Over the past few months, tech workers in the U.S. have been getting sack letters for some reasons. The likes of Netflix, Rivian, Tesla, and Coinbase have all laid off some staff. However, it appears that more American workers in the technology industry will lose their jobs. The different technology companies have different reasons for laying off staff. According to recent reports, a financial technology company and payment service provider, PayPal said in a filing with the U.S. Securities and Exchange Commission (SEC) that the company’s restructuring charges related to global workforce reductions in the second quarter of this year were $7,100.
PayPal said in the filing that earlier this year, the company initiated strategic reductions to its global workforce. The aim is to streamline and optimize operations and improve operational efficiency. To this end, a related charge of $71 million was recorded in the second quarter. Although the layoff is globally spread, a good number of the employees going home are in the U.S.
PayPal to save $260 million in costs this year
Still, the layoffs are expected to save PayPal about $260 million in costs this year, including about $100 million in stock awards. Analysts said PayPal’s layoffs were aimed at cutting expenses and pleasing investors. PayPal stock has shrunk significantly in recent quarters. Overall, PayPal’s second-quarter restructuring and other charges totaled $90 million. PayPal today also expects layoffs and other activities to bring in an additional $15 million in restructuring charges this year.

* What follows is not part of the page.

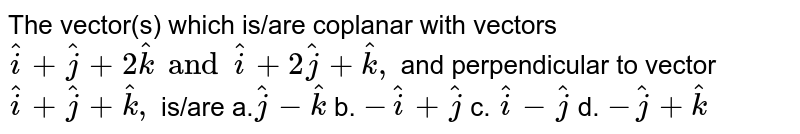 The vector(s) which is/are   coplanar with vectors ` hat i+ hat j+2 hat k and  hat i+2 hat j+ hat k ,` and perpendicular to vector   ` hat i+ hat j+ hat k ,` is/are a.` hat j- hat k` b. `- hat i+ hat j` c. ` hat i- hat j` d. `- hat j+ hat k`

Separately, PayPal announced today that activist investor Elliott Investment Management has become one of the company’s largest shareholders after taking a $2 billion stake in the company. Earlier today, PayPal released its financial results for the second quarter of 2022. The company’s net revenue was $6.806 billion, an increase of 9% compared to $6.238 billion in the same period last year. The net loss was $341 million, compared with a net profit of $1.184 billion a year earlier.